**To do**. Format each line of the records below as a JSON array of strings, one string per line, with blank lines omitted.

________________

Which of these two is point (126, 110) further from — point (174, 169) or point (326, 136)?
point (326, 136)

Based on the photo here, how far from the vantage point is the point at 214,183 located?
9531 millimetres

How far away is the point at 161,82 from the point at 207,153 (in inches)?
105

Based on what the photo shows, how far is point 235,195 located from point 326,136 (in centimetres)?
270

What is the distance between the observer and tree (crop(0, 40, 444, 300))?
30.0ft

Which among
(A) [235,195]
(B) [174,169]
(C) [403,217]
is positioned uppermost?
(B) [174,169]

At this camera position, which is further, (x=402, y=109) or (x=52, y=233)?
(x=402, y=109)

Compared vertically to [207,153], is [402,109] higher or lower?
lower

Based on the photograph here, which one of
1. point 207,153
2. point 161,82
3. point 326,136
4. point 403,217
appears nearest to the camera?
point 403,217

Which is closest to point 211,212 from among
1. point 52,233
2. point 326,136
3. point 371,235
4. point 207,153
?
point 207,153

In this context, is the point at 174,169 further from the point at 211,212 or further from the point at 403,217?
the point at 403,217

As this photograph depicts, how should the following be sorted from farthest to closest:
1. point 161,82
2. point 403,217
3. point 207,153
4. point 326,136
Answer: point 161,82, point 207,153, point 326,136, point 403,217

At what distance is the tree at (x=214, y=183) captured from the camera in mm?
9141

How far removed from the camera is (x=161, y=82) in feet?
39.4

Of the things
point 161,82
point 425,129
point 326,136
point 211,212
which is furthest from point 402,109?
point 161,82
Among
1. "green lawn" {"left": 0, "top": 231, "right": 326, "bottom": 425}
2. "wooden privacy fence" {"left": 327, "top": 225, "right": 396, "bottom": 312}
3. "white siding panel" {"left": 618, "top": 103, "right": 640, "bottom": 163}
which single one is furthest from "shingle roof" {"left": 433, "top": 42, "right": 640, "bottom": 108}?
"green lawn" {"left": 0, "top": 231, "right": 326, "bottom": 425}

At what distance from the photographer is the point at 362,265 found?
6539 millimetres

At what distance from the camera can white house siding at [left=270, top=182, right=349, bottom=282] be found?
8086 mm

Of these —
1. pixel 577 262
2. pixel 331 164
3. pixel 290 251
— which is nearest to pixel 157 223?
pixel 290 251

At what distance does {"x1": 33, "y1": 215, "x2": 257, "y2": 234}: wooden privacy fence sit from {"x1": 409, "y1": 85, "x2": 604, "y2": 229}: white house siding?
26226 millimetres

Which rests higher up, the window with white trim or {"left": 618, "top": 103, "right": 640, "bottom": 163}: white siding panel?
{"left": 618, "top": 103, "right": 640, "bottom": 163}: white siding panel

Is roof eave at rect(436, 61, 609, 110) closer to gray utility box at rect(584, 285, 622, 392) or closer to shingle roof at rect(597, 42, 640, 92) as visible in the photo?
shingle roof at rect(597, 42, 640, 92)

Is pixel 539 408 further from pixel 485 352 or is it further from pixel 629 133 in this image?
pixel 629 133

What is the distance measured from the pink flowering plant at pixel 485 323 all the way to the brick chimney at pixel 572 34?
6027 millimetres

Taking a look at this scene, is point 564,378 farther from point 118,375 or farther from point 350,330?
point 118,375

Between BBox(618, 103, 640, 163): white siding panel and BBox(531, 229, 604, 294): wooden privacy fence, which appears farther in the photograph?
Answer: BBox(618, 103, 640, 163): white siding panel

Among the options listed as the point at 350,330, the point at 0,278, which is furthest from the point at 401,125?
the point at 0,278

________________

**Response to this task**.
[
  "Which of these two is point (126, 110) further from — point (174, 169) or point (326, 136)?",
  "point (326, 136)",
  "Based on the photo here, how far from the vantage point is the point at 214,183 located?",
  "9531 millimetres",
  "How far away is the point at 161,82 from the point at 207,153 (in inches)?",
  "105",
  "Based on what the photo shows, how far is point 235,195 located from point 326,136 (in centimetres)?",
  "270",
  "What is the distance between the observer and tree (crop(0, 40, 444, 300))?",
  "30.0ft",
  "Which among",
  "(A) [235,195]",
  "(B) [174,169]",
  "(C) [403,217]",
  "is positioned uppermost?",
  "(B) [174,169]",
  "At this camera position, which is further, (x=402, y=109) or (x=52, y=233)?",
  "(x=402, y=109)",
  "Compared vertically to [207,153], is [402,109] higher or lower?",
  "lower",
  "Based on the photograph here, which one of",
  "1. point 207,153",
  "2. point 161,82",
  "3. point 326,136",
  "4. point 403,217",
  "appears nearest to the camera?",
  "point 403,217",
  "Which is closest to point 211,212 from among",
  "1. point 52,233",
  "2. point 326,136",
  "3. point 371,235",
  "4. point 207,153",
  "?",
  "point 207,153",
  "In this context, is the point at 174,169 further from the point at 211,212 or further from the point at 403,217?",
  "the point at 403,217",
  "As this photograph depicts, how should the following be sorted from farthest to closest:",
  "1. point 161,82",
  "2. point 403,217",
  "3. point 207,153",
  "4. point 326,136",
  "Answer: point 161,82, point 207,153, point 326,136, point 403,217",
  "At what distance is the tree at (x=214, y=183) captured from the camera in mm?",
  "9141",
  "How far removed from the camera is (x=161, y=82) in feet?",
  "39.4",
  "Of the things",
  "point 161,82",
  "point 425,129",
  "point 326,136",
  "point 211,212",
  "which is furthest from point 402,109?",
  "point 161,82",
  "Among",
  "1. \"green lawn\" {\"left\": 0, \"top\": 231, \"right\": 326, \"bottom\": 425}",
  "2. \"wooden privacy fence\" {\"left\": 327, \"top\": 225, \"right\": 396, \"bottom\": 312}",
  "3. \"white siding panel\" {\"left\": 618, \"top\": 103, \"right\": 640, \"bottom\": 163}",
  "which single one is furthest from \"shingle roof\" {\"left\": 433, \"top\": 42, \"right\": 640, \"bottom\": 108}?",
  "\"green lawn\" {\"left\": 0, \"top\": 231, \"right\": 326, \"bottom\": 425}",
  "At what distance from the photographer is the point at 362,265 found?",
  "6539 millimetres",
  "At what distance from the camera can white house siding at [left=270, top=182, right=349, bottom=282] be found?",
  "8086 mm",
  "Of these —",
  "1. pixel 577 262",
  "2. pixel 331 164",
  "3. pixel 290 251",
  "— which is nearest to pixel 157 223?",
  "pixel 290 251",
  "At what distance does {\"x1\": 33, \"y1\": 215, \"x2\": 257, \"y2\": 234}: wooden privacy fence sit from {\"x1\": 409, \"y1\": 85, \"x2\": 604, \"y2\": 229}: white house siding?",
  "26226 millimetres",
  "Which rests higher up, the window with white trim or {\"left\": 618, \"top\": 103, \"right\": 640, \"bottom\": 163}: white siding panel?",
  "{\"left\": 618, \"top\": 103, \"right\": 640, \"bottom\": 163}: white siding panel",
  "Is roof eave at rect(436, 61, 609, 110) closer to gray utility box at rect(584, 285, 622, 392) or closer to shingle roof at rect(597, 42, 640, 92) as visible in the photo?",
  "shingle roof at rect(597, 42, 640, 92)",
  "Is pixel 539 408 further from pixel 485 352 or is it further from pixel 629 133 in this image?",
  "pixel 629 133",
  "What is the distance measured from the pink flowering plant at pixel 485 323 all the way to the brick chimney at pixel 572 34?",
  "6027 millimetres",
  "Taking a look at this scene, is point 564,378 farther from point 118,375 or farther from point 350,330?",
  "point 118,375",
  "Between BBox(618, 103, 640, 163): white siding panel and BBox(531, 229, 604, 294): wooden privacy fence, which appears farther in the photograph?",
  "Answer: BBox(618, 103, 640, 163): white siding panel",
  "Among the options listed as the point at 350,330, the point at 0,278, which is furthest from the point at 401,125?",
  "the point at 0,278"
]